Normally I am not the sort to be driven easily to nightmares.  (I do, though, still have nightmares about some people from my class in high school, which is why I don't go to the reunions.)  But the helplessness and hopelessness of the survivors' struggle with the Others has gotten into my head, and led me to several unpleasant dreams. 

In one harshly vivid incident, I dreamt that I was a survivor on the island, and I was captured by the Others, and imprisoned in their compound.  I knew that I was in a dream, but couldn't get myself out of the dream.  The only way that I could find to resolve the situation was to convince myself that I wasn't the character who had been kidnapped, but rather the actor playing that character, and that filming was ending for the day.  But even as the nightmare concluded I was filled with dread that I would be returning at some point to resume shooting the scene. 

Lost is still a quality show, but it's no longer much fun to watch.   


A few months ago I was at work and I needed some information on the finer points of tapir taxonomy.  Being too lazy to get up from my desk and look in a book, I checked the internet.  During my web search, I inadvertently discovered that there is a legend in Asian countries that the tapir will eat one's dreams.  

Here was a mythological answer to my Lost nightmare problem.  And here was a perfect device to tie up a blog entry about my Lost nightmare problem.  

Oh, dream-eater
I believe you can get me through the night 
Oh, dream-eater
I believe we can reach the morning light

Everything seemed to be coming together for my strange musings on Lost.  But a question remained: When a tapir eats dreams, does use its mouth, or its trunk?  I prefer the trunk option; I like to imagine a man suffering in a fitful sleep, beset by nightmares, until a tapir enters the darkened room, and moves the end of its trunk like the nozzle of a vacuum cleaner across the man's cranium, gently inhaling the phantoms troubling his nocturnal mind.

My question inspired me to search further, where I found that someone had already blogged about using tapirs to eat dreams.   It's a small blogosphere after all. 



Monday, November 4, 2013

"Bill's Seventh Blog" [originally published February 1, 2007]
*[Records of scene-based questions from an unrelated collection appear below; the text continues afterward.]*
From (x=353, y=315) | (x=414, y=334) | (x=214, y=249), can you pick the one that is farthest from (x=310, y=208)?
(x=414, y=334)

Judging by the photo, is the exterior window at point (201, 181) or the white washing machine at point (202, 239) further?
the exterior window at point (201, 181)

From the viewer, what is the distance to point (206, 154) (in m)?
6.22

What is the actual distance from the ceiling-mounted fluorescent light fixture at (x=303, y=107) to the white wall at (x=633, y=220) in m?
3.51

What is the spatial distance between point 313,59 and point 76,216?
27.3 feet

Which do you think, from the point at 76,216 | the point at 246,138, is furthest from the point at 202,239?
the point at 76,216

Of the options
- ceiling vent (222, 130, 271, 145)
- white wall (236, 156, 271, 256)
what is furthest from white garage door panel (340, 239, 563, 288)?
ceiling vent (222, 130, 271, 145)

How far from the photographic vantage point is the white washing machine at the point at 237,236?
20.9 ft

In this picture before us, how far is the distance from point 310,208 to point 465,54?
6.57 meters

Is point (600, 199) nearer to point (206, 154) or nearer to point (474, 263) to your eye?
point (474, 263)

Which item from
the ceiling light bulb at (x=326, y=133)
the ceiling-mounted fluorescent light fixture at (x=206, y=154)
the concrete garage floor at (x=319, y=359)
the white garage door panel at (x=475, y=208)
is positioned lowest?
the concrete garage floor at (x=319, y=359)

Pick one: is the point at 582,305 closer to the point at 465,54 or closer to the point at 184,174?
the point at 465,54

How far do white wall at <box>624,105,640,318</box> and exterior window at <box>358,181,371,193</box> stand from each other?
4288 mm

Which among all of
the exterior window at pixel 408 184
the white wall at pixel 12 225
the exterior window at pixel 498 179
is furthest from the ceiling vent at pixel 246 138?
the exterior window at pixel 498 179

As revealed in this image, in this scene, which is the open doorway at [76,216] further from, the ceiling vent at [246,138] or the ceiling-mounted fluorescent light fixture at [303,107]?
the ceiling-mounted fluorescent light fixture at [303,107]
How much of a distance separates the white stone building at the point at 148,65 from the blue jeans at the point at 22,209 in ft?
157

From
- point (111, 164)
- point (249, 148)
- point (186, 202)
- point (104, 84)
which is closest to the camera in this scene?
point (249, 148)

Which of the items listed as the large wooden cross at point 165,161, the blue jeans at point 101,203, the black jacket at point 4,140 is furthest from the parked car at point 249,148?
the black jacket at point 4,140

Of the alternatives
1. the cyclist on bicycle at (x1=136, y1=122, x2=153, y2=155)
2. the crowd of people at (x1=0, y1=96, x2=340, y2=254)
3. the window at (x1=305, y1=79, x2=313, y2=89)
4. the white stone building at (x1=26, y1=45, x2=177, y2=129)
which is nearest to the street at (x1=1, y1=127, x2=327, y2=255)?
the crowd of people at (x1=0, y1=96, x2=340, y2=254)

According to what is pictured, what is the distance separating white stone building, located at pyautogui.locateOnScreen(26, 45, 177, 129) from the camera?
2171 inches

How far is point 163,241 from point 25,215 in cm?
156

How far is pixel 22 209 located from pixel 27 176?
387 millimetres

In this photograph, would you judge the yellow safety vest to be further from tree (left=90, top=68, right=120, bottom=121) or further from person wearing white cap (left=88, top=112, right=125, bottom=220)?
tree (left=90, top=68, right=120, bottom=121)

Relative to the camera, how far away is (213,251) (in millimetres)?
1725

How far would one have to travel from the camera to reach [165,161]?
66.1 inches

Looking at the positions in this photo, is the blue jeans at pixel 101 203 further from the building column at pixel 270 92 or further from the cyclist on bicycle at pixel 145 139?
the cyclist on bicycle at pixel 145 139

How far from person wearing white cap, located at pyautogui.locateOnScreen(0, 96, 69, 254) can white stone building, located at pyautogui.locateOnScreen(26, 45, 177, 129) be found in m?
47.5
It was late on a Saturday night in early 1974.

The phone rang.

My father answered it.

"This is the White House calling.  May we speak to Jeane Dixon?" asked the voice on the other end of the line.
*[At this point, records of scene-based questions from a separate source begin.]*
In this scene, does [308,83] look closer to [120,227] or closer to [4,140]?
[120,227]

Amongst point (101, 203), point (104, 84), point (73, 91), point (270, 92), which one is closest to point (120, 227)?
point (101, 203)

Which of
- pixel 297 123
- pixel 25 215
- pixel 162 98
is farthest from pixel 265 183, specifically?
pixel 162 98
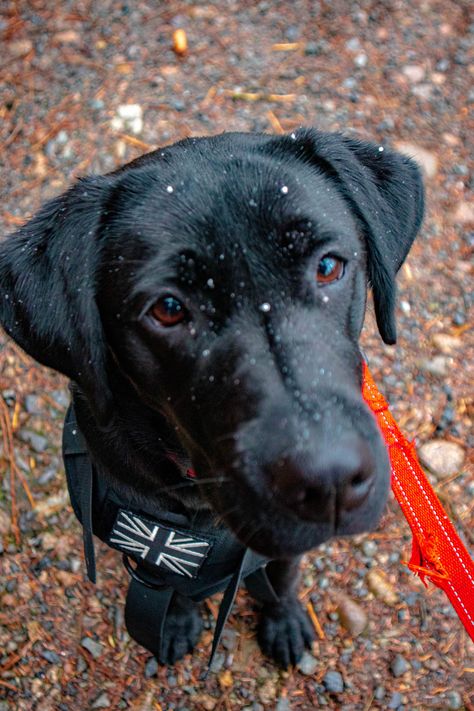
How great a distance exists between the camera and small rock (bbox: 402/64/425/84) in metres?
4.44

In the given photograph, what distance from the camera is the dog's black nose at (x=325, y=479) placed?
1.61 meters

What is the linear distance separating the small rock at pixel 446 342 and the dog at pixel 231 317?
1.40 metres

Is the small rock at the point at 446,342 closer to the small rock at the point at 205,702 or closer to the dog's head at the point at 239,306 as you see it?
the dog's head at the point at 239,306

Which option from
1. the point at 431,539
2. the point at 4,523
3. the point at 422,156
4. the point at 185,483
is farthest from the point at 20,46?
the point at 431,539

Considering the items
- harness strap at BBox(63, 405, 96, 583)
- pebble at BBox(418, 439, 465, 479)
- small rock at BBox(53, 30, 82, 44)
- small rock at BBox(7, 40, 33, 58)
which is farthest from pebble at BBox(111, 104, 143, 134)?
pebble at BBox(418, 439, 465, 479)

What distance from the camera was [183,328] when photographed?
1952 millimetres

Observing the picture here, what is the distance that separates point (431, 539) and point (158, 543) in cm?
90

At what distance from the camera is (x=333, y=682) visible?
3.04 m

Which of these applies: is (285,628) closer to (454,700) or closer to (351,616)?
(351,616)

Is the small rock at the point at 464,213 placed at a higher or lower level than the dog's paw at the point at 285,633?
higher

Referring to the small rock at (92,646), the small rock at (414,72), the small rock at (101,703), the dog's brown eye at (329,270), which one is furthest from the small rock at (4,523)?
the small rock at (414,72)

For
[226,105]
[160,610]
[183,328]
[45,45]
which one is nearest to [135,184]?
[183,328]

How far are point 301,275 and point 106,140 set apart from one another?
2.74 m

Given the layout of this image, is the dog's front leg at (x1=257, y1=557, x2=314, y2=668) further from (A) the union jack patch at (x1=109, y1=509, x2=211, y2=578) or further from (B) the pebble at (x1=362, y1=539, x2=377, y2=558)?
(A) the union jack patch at (x1=109, y1=509, x2=211, y2=578)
"I'm sorry, Jeane Dixon's not at this number," my father responded.


Now, almost thirty-five years late, this strange event has been placed in its proper context in the annals of presidential freakishness by an MSN/MSNBC/Newsweek report [original link dead] that Richard Nixon did in fact receive frequent advice from psychic Jeane Dixon.


"Bill's Sixth Blog" [originally published January 19, 2007]


I just saw an televised ad for a tax preparation service featuring Ghost Rider.  Ghost Rider is a Marvel Comics character who has a skull for a head, and is on fire.  When I was young, I read Ghost Rider's comic book a few times.  From what I can remember, he was a demon, or maybe his dad was a demon.  There was a demon in there somewhere.  Ghost Rider could also shoot flames.  He would ride his motorcycle around the Southwest, looking for bad guys, and when he found them he would shoot flames at them.

I used to work in tax preparation, and at no time did we have a Marvel Comics character as a client, let alone a flaming skull dude.  In the commercial, Ghost Rider gives his W-2 form to the tax preparer.  The W-2 is used to report income from employment.  So who employs Ghost Rider, and for what?

Unlike more popular comic book characters like Superman or the Hulk, Ghost Rider has not seeped into the popular consciousness to any significant degree.  I would imagine that most viewers didn't understand the ad at all.  Some people asked, "Why is that skull dude on fire?"

And other people just ran away from the TV screaming.